The roots of photography, strange as it may seem, go back, in the West, to the time of the Greeks. Already then the foundations of the camera obscura were known, although the theory on vision in force at the time, postulated by Aristotle and Euclid, did not allow a correct understanding of it. According to this theory, the eyes projected luminous rays directed towards objects and not vice versa. In the 10th century, an Arab scholar named Alhacen wrote the first treatise on optics, which disproved this theory and included a precise description of the functioning of the camera obscura.

In ancient times they discovered that if in a dark room (hence the camera) light was allowed to pass through a small hole, it formed an image on a flat surface, identical to the image on the outside of the camera, only inverted. In fact, triple inverted: the top, bottom; the right, to the left, and the front, back. Like a mirror (where the depth is reversed), but rotated 180º. For this reason, since the camera obscura produced a mirror image of reality, painters from the 15th century who used this invention to reproduce images with unprecedented realism, included a mirror inside the box that, inverting the image once once more, he put it back to the right; This same mirror is still necessary in today’s SLR cameras, although it has more functions (in fact, instead of one mirror, they have three).

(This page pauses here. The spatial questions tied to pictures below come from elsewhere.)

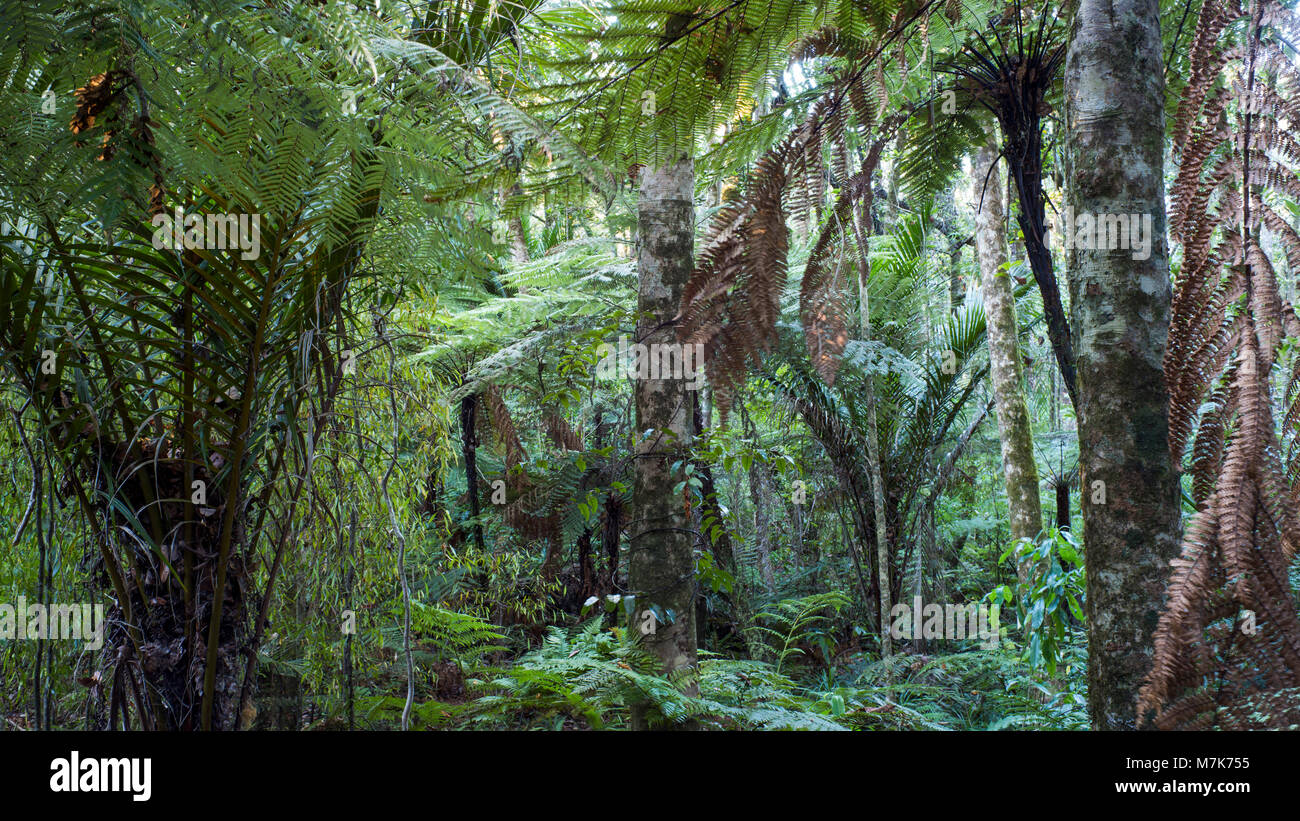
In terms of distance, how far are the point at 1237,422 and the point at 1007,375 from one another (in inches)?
188

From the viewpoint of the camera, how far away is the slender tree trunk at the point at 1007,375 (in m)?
5.05

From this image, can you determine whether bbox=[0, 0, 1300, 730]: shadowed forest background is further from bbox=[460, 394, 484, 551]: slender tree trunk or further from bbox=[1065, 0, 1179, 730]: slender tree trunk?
bbox=[460, 394, 484, 551]: slender tree trunk

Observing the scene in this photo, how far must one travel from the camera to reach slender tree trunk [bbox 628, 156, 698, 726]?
3057 mm

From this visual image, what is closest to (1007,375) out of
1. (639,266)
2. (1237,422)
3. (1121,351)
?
(639,266)

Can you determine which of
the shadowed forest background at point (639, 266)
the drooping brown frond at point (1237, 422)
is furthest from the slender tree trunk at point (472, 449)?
the drooping brown frond at point (1237, 422)

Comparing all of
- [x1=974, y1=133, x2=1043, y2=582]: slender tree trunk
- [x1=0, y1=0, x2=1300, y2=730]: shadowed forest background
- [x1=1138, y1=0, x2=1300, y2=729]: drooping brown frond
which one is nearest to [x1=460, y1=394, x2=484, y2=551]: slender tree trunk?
[x1=0, y1=0, x2=1300, y2=730]: shadowed forest background

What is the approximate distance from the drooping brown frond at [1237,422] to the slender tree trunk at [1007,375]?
14.2 ft

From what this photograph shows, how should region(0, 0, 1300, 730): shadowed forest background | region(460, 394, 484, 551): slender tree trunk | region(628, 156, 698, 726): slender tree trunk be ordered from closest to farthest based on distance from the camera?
region(0, 0, 1300, 730): shadowed forest background, region(628, 156, 698, 726): slender tree trunk, region(460, 394, 484, 551): slender tree trunk

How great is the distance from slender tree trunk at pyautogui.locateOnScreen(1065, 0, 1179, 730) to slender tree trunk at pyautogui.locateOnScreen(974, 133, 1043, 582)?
3.81m

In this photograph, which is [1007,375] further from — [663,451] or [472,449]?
[472,449]

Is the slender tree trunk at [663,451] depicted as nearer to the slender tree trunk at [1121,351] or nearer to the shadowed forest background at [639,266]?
the shadowed forest background at [639,266]

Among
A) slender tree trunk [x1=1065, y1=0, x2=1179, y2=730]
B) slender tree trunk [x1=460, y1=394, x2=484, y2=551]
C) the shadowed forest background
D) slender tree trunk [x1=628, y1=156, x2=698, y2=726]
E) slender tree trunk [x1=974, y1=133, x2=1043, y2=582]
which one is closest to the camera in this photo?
the shadowed forest background
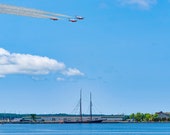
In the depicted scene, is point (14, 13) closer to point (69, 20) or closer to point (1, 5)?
point (1, 5)

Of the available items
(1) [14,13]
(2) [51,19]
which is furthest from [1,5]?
(2) [51,19]

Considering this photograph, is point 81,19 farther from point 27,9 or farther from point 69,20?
point 27,9

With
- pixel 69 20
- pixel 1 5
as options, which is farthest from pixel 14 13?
pixel 69 20

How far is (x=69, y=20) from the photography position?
6141 cm

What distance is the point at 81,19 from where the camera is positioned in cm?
6134

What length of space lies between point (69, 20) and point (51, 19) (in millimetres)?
2267

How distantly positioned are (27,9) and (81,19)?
6004 millimetres

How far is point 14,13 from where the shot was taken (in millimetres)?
59469

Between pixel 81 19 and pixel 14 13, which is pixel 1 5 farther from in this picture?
pixel 81 19

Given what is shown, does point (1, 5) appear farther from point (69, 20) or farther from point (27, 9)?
point (69, 20)

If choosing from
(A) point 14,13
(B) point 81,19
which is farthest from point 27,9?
(B) point 81,19

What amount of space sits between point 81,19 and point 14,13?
291 inches

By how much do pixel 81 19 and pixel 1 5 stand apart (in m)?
8.81

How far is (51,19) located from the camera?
62375 millimetres
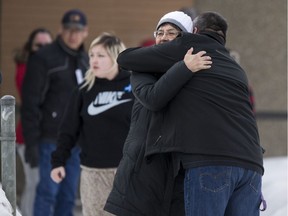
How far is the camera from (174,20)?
456cm

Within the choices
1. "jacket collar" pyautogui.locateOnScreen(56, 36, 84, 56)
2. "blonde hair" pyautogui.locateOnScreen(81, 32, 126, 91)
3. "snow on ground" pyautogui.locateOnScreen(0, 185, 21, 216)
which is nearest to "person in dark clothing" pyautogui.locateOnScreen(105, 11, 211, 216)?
"snow on ground" pyautogui.locateOnScreen(0, 185, 21, 216)

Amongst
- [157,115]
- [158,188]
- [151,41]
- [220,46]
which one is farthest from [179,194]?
[151,41]

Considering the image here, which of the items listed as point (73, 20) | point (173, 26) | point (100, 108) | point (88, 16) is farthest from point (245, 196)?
point (88, 16)

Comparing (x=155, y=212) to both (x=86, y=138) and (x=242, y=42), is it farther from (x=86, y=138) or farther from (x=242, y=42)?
(x=242, y=42)

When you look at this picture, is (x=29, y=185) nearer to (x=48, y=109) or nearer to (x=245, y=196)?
(x=48, y=109)

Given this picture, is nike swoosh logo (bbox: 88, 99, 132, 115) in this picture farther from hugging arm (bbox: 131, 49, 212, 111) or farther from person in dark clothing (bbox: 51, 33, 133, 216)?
hugging arm (bbox: 131, 49, 212, 111)

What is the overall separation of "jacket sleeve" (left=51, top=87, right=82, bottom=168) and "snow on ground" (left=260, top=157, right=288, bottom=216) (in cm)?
137

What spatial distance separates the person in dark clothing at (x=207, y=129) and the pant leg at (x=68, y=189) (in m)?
2.85

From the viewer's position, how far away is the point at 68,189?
7.36 meters

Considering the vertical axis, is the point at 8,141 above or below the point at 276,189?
above

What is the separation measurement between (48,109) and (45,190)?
27.5 inches

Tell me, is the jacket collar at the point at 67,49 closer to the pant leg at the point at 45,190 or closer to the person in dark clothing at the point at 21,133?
the person in dark clothing at the point at 21,133

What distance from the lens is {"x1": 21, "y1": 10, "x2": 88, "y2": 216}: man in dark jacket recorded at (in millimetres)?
7297

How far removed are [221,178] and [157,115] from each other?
0.48m
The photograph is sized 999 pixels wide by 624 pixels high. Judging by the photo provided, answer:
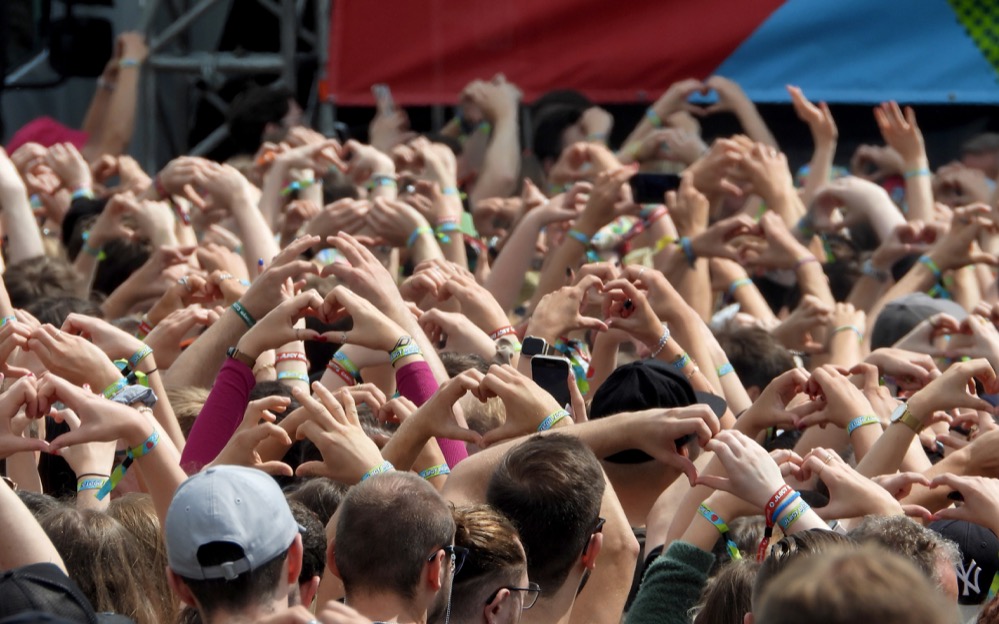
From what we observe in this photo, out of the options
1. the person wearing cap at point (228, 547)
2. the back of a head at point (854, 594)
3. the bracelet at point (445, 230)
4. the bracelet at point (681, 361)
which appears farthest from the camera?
the bracelet at point (445, 230)

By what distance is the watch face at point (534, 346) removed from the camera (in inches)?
154

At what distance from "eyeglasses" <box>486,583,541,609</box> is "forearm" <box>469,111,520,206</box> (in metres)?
4.76

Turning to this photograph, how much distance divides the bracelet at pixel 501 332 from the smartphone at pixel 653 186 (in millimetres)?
2100

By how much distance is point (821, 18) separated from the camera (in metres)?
8.59

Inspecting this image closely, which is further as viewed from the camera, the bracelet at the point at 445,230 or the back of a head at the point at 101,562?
the bracelet at the point at 445,230

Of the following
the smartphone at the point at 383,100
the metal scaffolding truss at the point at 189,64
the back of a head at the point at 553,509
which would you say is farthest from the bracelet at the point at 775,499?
the metal scaffolding truss at the point at 189,64

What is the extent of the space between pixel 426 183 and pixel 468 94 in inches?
75.2

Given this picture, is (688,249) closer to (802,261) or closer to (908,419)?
(802,261)

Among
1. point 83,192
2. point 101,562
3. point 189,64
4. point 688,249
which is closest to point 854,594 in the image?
point 101,562

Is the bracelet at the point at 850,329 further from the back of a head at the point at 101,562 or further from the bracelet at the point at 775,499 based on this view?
the back of a head at the point at 101,562

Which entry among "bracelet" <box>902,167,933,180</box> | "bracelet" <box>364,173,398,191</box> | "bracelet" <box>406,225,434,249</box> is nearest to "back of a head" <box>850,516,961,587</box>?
"bracelet" <box>406,225,434,249</box>

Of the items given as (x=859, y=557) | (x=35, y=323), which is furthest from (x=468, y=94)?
(x=859, y=557)

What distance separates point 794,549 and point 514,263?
300cm

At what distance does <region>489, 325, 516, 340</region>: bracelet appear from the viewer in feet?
14.5
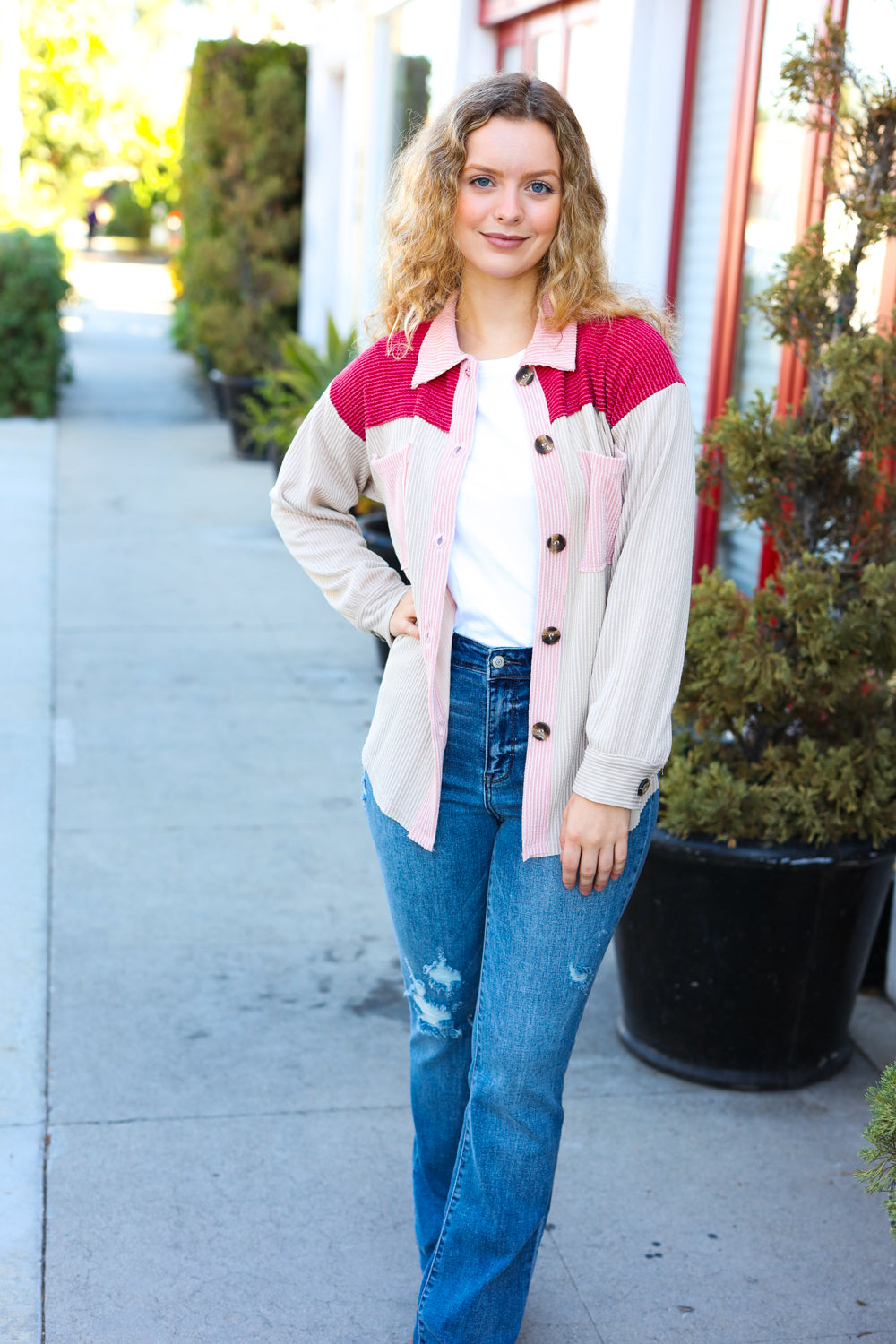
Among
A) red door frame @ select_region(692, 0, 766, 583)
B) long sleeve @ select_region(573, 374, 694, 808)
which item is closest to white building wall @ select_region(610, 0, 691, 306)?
red door frame @ select_region(692, 0, 766, 583)

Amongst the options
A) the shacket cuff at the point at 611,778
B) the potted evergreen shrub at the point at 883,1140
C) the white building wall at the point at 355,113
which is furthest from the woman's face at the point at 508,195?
the white building wall at the point at 355,113

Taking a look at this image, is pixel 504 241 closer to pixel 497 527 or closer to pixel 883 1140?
pixel 497 527

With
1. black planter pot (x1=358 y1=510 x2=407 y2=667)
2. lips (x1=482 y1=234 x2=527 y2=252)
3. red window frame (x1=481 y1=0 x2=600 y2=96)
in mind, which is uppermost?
red window frame (x1=481 y1=0 x2=600 y2=96)

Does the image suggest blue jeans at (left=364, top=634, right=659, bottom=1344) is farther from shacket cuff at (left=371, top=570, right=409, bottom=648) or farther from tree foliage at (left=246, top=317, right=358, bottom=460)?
tree foliage at (left=246, top=317, right=358, bottom=460)

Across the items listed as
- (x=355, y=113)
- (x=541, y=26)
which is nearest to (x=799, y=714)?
(x=541, y=26)

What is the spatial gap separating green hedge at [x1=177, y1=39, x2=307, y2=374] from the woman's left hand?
11084 mm

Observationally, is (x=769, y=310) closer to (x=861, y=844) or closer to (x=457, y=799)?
(x=861, y=844)

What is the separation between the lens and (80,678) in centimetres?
614

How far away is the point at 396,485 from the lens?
84.8 inches

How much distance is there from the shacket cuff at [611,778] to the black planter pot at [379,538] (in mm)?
3815

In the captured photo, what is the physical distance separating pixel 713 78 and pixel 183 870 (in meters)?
3.45

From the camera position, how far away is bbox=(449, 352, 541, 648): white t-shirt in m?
2.02

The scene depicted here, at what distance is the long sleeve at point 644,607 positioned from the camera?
1975mm

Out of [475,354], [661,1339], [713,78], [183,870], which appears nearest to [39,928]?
[183,870]
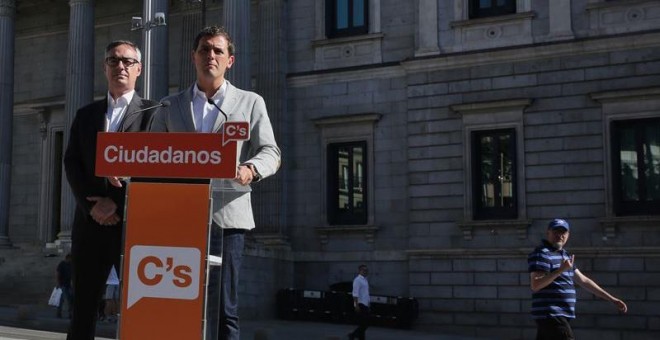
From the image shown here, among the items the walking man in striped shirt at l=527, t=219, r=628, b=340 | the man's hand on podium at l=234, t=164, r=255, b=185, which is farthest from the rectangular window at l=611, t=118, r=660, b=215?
the man's hand on podium at l=234, t=164, r=255, b=185

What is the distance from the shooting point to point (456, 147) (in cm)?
2550

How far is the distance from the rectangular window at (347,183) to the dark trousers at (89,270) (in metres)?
21.8

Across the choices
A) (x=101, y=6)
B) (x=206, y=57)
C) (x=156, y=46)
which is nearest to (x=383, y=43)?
(x=156, y=46)

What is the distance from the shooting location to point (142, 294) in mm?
4449

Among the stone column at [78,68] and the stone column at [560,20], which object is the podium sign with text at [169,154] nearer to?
the stone column at [560,20]

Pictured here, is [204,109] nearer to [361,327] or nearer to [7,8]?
[361,327]

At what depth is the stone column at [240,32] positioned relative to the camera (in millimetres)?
26609

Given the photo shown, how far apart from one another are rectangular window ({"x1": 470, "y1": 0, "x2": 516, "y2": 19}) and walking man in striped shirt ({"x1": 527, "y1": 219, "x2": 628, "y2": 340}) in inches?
670

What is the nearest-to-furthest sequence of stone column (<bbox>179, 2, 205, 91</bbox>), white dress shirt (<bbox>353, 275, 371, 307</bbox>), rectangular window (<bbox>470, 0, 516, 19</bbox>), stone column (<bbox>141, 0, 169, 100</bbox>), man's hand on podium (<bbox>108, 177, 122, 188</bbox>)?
1. man's hand on podium (<bbox>108, 177, 122, 188</bbox>)
2. white dress shirt (<bbox>353, 275, 371, 307</bbox>)
3. rectangular window (<bbox>470, 0, 516, 19</bbox>)
4. stone column (<bbox>141, 0, 169, 100</bbox>)
5. stone column (<bbox>179, 2, 205, 91</bbox>)

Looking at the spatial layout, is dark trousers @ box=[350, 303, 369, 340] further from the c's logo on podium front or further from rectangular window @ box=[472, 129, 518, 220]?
the c's logo on podium front

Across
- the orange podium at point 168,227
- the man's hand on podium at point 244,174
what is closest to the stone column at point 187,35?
the man's hand on podium at point 244,174

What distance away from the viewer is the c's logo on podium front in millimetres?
4371

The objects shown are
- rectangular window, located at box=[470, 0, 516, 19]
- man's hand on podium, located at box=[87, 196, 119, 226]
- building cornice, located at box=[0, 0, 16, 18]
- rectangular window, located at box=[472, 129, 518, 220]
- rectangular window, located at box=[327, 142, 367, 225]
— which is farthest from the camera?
building cornice, located at box=[0, 0, 16, 18]

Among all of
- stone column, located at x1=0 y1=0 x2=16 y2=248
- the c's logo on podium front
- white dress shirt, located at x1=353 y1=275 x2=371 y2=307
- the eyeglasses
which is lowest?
white dress shirt, located at x1=353 y1=275 x2=371 y2=307
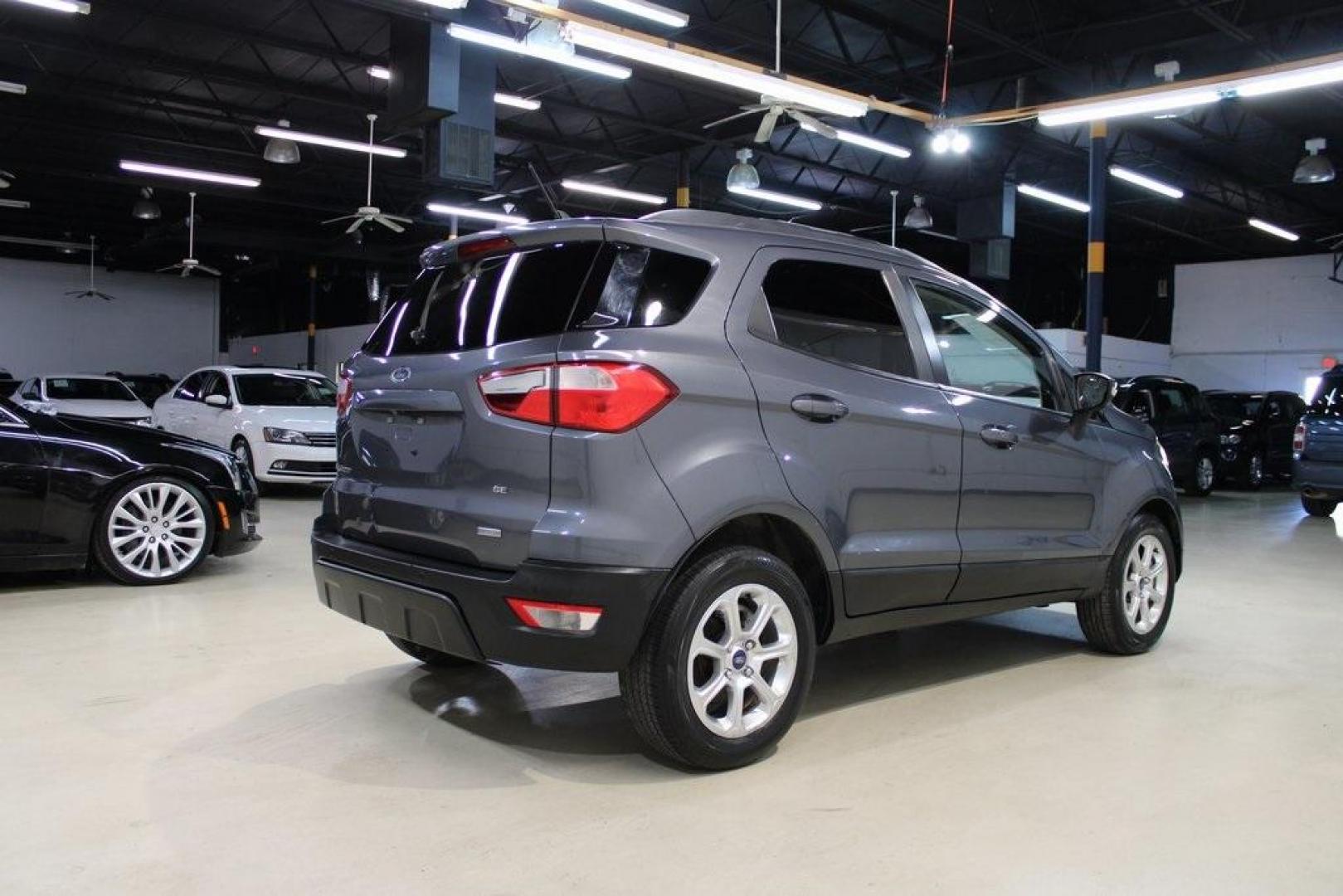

The principle by which it is possible to form an image in this way, completely dispensing with any lens, is quite intuitive. It is enough to understand that light travels in a straight line (in fact, Euclid mentioned the camera obscura as a demonstration of this phenomenon). But, for the same reason, it is easy to understand that the resulting images are not always as sharp as they should be. If the hole (pinhole) is too large, the light scatters in all directions and forms a blurred image in the projection plane, if it is too small, distortions due to diffraction occur. All this is solved through the use of converging lenses, which also allow the opening of the box to be enlarged to create brighter images. It is the germ of photographic objectives, but that is another story.

The use of the camera obscura was a great impulse to devise the way to produce permanent and automatic images, it can be considered as what provided the bases of what is known today as photography.

Let’s see the next practice and the function of the camera obscura!